• [TASK PROMPT]:
Copy every line of the data exactly, keeping out any picture.

• [DATA]:
◆ ◆ ◆ ◆ ◆

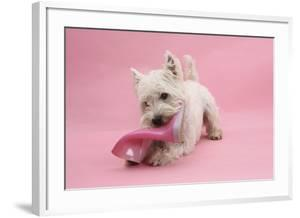 West Highland White Terrier Biting a Pink Boot Against a Pink Background by Mark Taylor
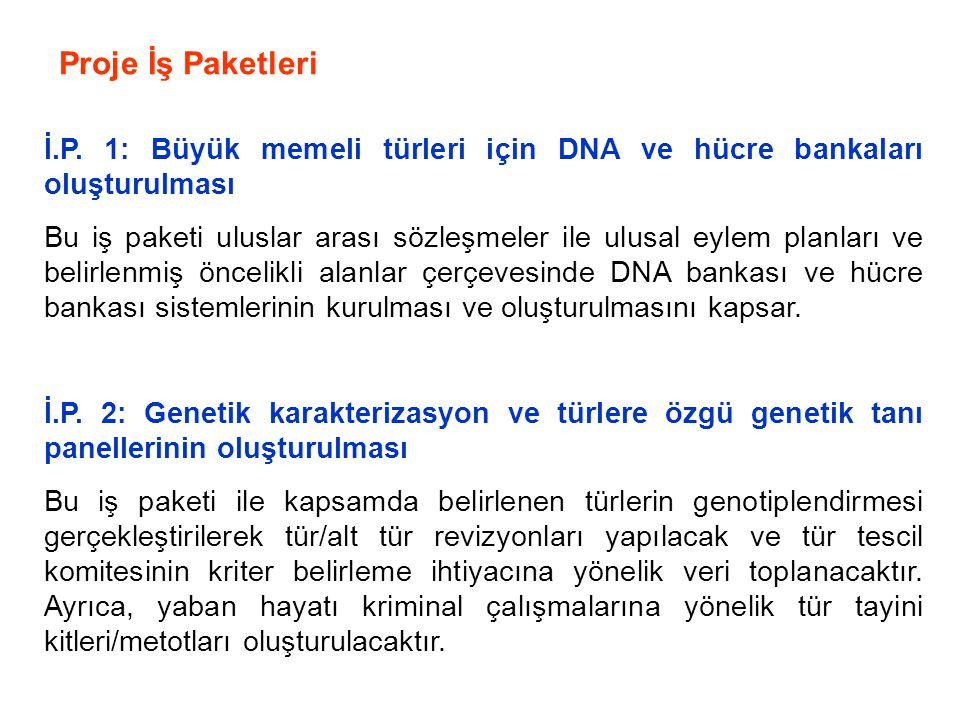 Proje İş Paketleri İ.P. 1: Büyük memeli türleri için DNA ve hücre bankaları oluşturulması Bu iş paketi uluslar arası sözleşmeler ile ulusal eylem plan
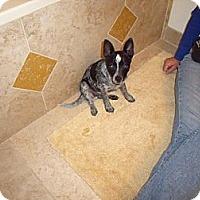 Adopt A Pet :: Choo - Adoption Pending - Phoenix, AZ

◆ ◆ ◆ ◆ ◆

• [WRITTEN ANSWER]:
 West Highland White Terrier Biting a Pink Boot Against a Pink Background by Mark Taylor
 Proje İş Paketleri İ.P. 1: Büyük memeli türleri için DNA ve hücre bankaları oluşturulması Bu iş paketi uluslar arası sözleşmeler ile ulusal eylem plan
 Adopt A Pet :: Choo - Adoption Pending - Phoenix, AZ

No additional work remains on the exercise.